[Fragmento del documento]:
◆ ◆ ◆ ◆ ◆

(Publicado en Diario16 el 22 de octubre de 2019)
A finales de los años setenta un 15 por ciento de los catalanes se declaraban solo catalanes y no españoles. El 31 por ciento se sentía únicamente español y un 43 por ciento albergaba ambos sentimientos a partes iguales. Solo un 11 por ciento de los encuestados aspiraba a lograr la independencia de Cataluña algún día.
Esa tendencia claramente marcada por la integración y no la separación quedó plasmada en las diferentes leyes que se sucedieron esos años. Así, la Ley de Reforma Política, que permitió la transición de la dictadura a la democracia, fue aprobada mayoritariamente por la población catalana: solo un 5 por ciento votó en contra. Y en las elecciones generales de 1977, aunque la aspiración autonómica era un clamor en la inmensa mayoría del pueblo de Cataluña, el independentismo seguía siendo un fenómeno residual. Tras los comicios, entre los parlamentarios electos se apuntaba ya a una vuelta a un Estatuto de Autonomía similar al de 1932. Parecía lógico que en una sociedad moderada que expresaba un derecho legítimo de libertad y autogobierno se llegara a un acuerdo con Madrid para el encaje de Cataluña en el nuevo Estado español que pretendía construirse una vez superada la dictadura. Y así ocurrió.
El ansia de libertad se plasmó en el referéndum de ratificación de la Constitución Española celebrado el 6 de diciembre de 1978, donde los catalanes votaron masivamente “sí” a la Carta Magna. El apoyo en las cuatro provincias fue superior al 90%. En Barcelona del 91 por ciento; en Girona del 90,4; en Lleida del 91,9; y en Tarragona del 91,7 por ciento. De un censo de 4.398.173 electores acudieron a votar 2.986.726 personas (el 67,9 por ciento). Solo 137.845 dijeron “no” a la Constitución (126.462 votaron en blanco y 20.549 fueron nulos).
Pero más allá del pacto del 78 entre Cataluña y España, aquello fue posible gracias a dos hombres llamados a entrar en la historia, dos talentos políticos y dos buenas personas: Josep Tarradellas y Adolfo Suárez, que supieron mover los hilos con una lucidez, una habilidad y una astucia que no se aprecia en ningún político español de nuestros días (tampoco catalán).
Fue el propio Tarradellas quien tomó la iniciativa para regresar a España y empezar su crucial labor de interlocución con el Gobierno de Madrid. Todo estaba por hacer y no había tiempo para utopías ni ensoñaciones baratas. “Suárez tenía motivos para estar preocupado respecto a Cataluña”, asegura el político catalán en sus Memorias. Y era cierto, ya que entre los catalanes se abría paso una seductora opción política nacionalista, integradora y de carácter moderado, que por supuesto nada tenía que ver con el franquismo ni con el centrismo español suarista llamado a ser el principal partido nacional.

◆ ◆ ◆ ◆ ◆

[Consigna a]: Resume en dos oraciones el fragmento sobre Cataluña en la Transición.

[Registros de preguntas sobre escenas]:
◆ ◆ ◆ ◆ ◆

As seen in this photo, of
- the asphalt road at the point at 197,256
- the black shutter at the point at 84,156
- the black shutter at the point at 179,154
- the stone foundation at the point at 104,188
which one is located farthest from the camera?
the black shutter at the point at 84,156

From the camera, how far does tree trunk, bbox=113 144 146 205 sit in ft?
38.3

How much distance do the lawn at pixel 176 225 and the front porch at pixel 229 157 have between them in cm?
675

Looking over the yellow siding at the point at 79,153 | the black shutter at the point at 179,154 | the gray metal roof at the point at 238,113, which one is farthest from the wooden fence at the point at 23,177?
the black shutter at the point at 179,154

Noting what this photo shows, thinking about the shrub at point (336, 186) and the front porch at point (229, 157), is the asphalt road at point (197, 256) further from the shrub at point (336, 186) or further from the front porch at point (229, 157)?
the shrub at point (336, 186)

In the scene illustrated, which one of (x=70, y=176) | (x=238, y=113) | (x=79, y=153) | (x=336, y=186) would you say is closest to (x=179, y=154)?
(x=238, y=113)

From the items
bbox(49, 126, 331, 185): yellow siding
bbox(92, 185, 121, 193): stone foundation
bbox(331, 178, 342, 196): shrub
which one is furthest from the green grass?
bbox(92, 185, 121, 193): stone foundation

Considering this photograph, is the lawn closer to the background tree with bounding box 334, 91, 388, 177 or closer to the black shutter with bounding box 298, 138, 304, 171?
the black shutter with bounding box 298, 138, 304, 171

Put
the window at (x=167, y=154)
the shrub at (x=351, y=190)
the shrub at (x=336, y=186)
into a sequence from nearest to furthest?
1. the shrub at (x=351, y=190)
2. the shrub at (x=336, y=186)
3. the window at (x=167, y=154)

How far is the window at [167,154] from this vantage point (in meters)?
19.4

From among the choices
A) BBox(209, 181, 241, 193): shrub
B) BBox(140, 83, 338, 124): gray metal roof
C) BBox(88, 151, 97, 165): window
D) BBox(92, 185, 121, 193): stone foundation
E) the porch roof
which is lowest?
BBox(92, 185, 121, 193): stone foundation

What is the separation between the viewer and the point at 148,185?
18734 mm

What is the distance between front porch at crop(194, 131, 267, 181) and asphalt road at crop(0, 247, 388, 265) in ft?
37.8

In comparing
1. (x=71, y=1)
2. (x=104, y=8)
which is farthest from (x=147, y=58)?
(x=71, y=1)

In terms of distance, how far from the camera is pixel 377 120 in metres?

◆ ◆ ◆ ◆ ◆

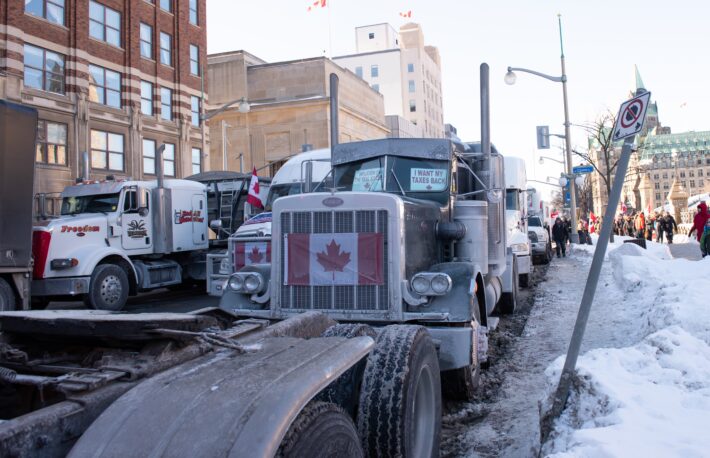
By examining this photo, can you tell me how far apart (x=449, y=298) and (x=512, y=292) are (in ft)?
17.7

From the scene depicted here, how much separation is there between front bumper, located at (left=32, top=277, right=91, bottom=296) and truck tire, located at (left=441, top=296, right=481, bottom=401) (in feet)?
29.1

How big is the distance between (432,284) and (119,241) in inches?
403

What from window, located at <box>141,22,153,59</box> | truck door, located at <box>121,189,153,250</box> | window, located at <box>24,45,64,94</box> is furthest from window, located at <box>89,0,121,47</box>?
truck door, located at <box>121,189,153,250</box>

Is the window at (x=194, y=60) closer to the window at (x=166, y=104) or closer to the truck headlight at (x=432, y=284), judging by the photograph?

◆ ◆ ◆ ◆ ◆

[Consigna b]: Por favor, informa de todas las líneas de los registros que contengan la cadena «roof», teniendo en cuenta mayúsculas y minúsculas.

[Resultado del ejercicio a]: A finales de los años setenta solo un 11 por ciento de los catalanes aspiraba a la independencia, y en el referéndum del 6 de diciembre de 1978 los catalanes votaron masivamente "sí" a la Constitución, con un apoyo superior al 90% en las cuatro provincias. El fragmento afirma que aquello fue posible gracias a Josep Tarradellas y Adolfo Suárez, y que fue Tarradellas quien tomó la iniciativa de regresar a España para empezar su labor de interlocución con el Gobierno de Madrid.

[Resultado del ejercicio b]:
Looking over the yellow siding at the point at 79,153 | the black shutter at the point at 179,154 | the gray metal roof at the point at 238,113, which one is farthest from the wooden fence at the point at 23,177?
B) BBox(140, 83, 338, 124): gray metal roof
E) the porch roof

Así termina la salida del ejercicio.